Investors confident as stimulus is pared back
If shares can rally on the announcement of less stimulus from the world’s biggest central bank, cashed-up investors may just decide to ‘buy more’ shares.
If shares can rally on the formal announcement of less stimulus from the world’s biggest central bank, the conclusion among cashed-up investors may just be to “buy more” shares.
Australia’s S&P/ASX 200 index rose 0.5 per cent to a five-day high close of 7428 points, driven by record high daily closing share prices on Commonwealth Bank and Macquarie Group.
An interest rate increase from the Bank of England was possible at its meeting overnight, and there was also an OPEC+ meeting for the market to digest, but the Fed tapering announcement was one of the last big “known unknown” risks for global markets before the end of the year.
While the Australian sharemarket has bounced 4 per cent from a multi-month low of 7145.7 in September, there hasn’t been much sign that the money tidal wave of more than $40bn from dividend payments from the August reporting season, on-market share buybacks and corporate takeovers had found its way back into the sharemarket.
“The easy part is adding monetary stimulus to an economy hit by an external ‘shock’,” said CommSec chief economist Craig James. “The hard part is weaning the economy off the ‘extraordinary’ stimulus, but that is what more and more central banks are preparing to do.
“It is always uncertain how financial markets will react to decisions to pare back stimulus. But all major US sharemarket indexes rallied to finish the session at record highs, the US dollar eased modestly and US 10-year bond yields rose by five points to 1.6 per cent.
“So mission accomplished – but this is just the first baby steps of a long progress.”
Indeed, this week’s Fed meeting and confirmation of tapering may have been what the market was waiting for. There was some chance of it triggering another sell-off, but that was not the case.
The market will also start to anticipate an additional wave of money flowing to investors’ pockets from the middle of December after the October bank reporting season in Australia.
The Reserve Bank began its own “tapering” of bond buying in September. It was also able to walk away from its yield curve targeting policy this week without causing a lasting negative impact on shares. The Australian market may have some catching-up to do.
The S&P/ASX 200 was 2.8 per cent below its record high reached in August, while the S&P 500 was 2.8 per cent above its equivalent level. In price-to-earnings valuation terms, the S&P/ASX 200 was about 12 per cent below last year’s peak, while the S&P 500 was less than 8 per cent off its peak.

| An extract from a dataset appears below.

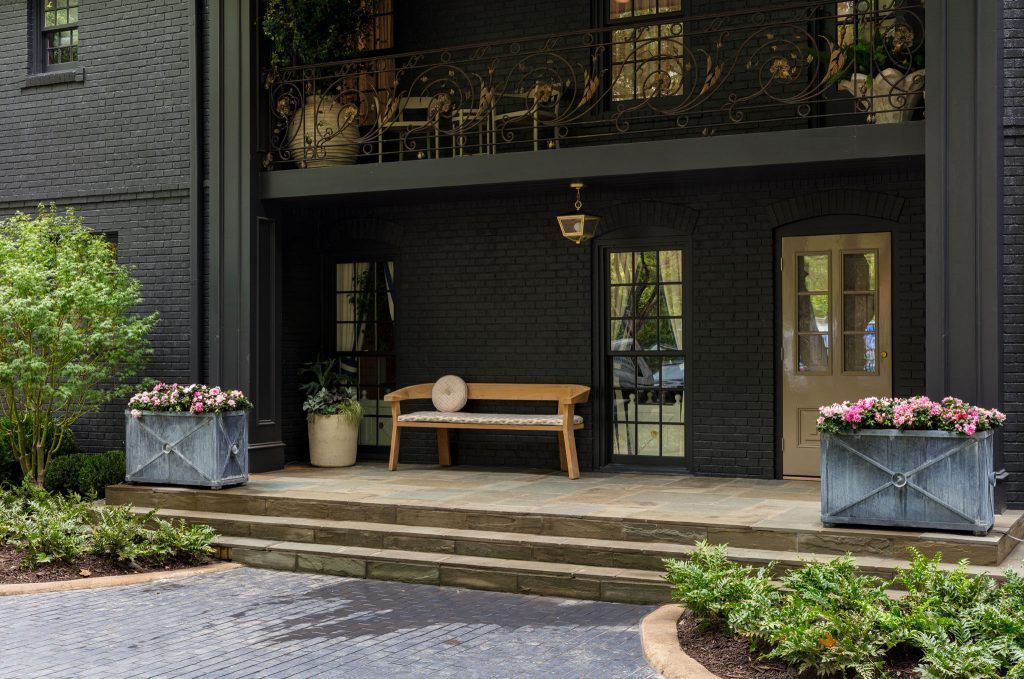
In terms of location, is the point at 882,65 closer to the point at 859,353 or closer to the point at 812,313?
the point at 812,313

The bullish view assumes that economic growth – boosted by fiscal stimulus – will take over from unprecedented monetary policy stimulus to drive corporate earnings as price-to-earnings multiples cool. A policy error will be avoided in that scenario as inflation proves “transitory”, as Fed chairman Jay Powell continues to expect, albeit with less confidence than a month ago.
Global economic data has disappointed for the past few months after being surprisingly strong since mid-2020. But the Atlanta Fed’s “GDP now” forecast has taken off in the past week amid a positive run of US economic data, which continued on Thursday.
To be fair, many professionals have long predicted that “QE tapering” by the Fed would go smoothly.
That is probably one reason why Wall Street was already hitting record highs before Thursday’s announcement that the pandemic-era bond-buying program of $US120bn ($160bn) a month would be wound back by $US15bn a month until just the proceeds of its portfolio are being reinvested.
But a “taper tantrum” was still a risk and may still be if growth falters amid still high inflation.
Canaccord Genuity US equity strategist Tony Dwyer expressed some sympathy for those who felt the US sharemarket had run “too far, too fast”. After all, the S&P 500 rose 6.9 per cent in October – often a difficult month – in what has been its best month since a 10.8 per cent rise in November last year.
The S&P 500 was also up 24 per cent year to date and 113 per cent from its March 2020 low.
But while it might feel like “some kind of nasty bout of volatility” and sharemarket sell-off is overdue, Mr Dwyer says “that’s not what history shows”.
“History shows that when you’re up more than 18 per cent from January through October, you finish the year on a strong note,” he said.
“When you’ve been up more than 18 per cent … since 1950, you’ve never had a negative period from November through December, you’ve had a median gain of 6 per cent and you didn’t even have that big a drawback.”
The average drawdown was 1.6 per cent, with a maximum of 4.4 per cent, he said.
“What I find most curious is that you only have one kind of ‘blah” period of plus 1.3 per cent. Other than that, the consistency has been very high … mostly anywhere between a gain of 4 per cent and 7 per cent.”
In his view, investors should add to risk exposures on any pullback, however minor.
“Even though it feels like there should be a nasty correction because the market is up so much, the facts tell a different story,” Mr Dwyer said.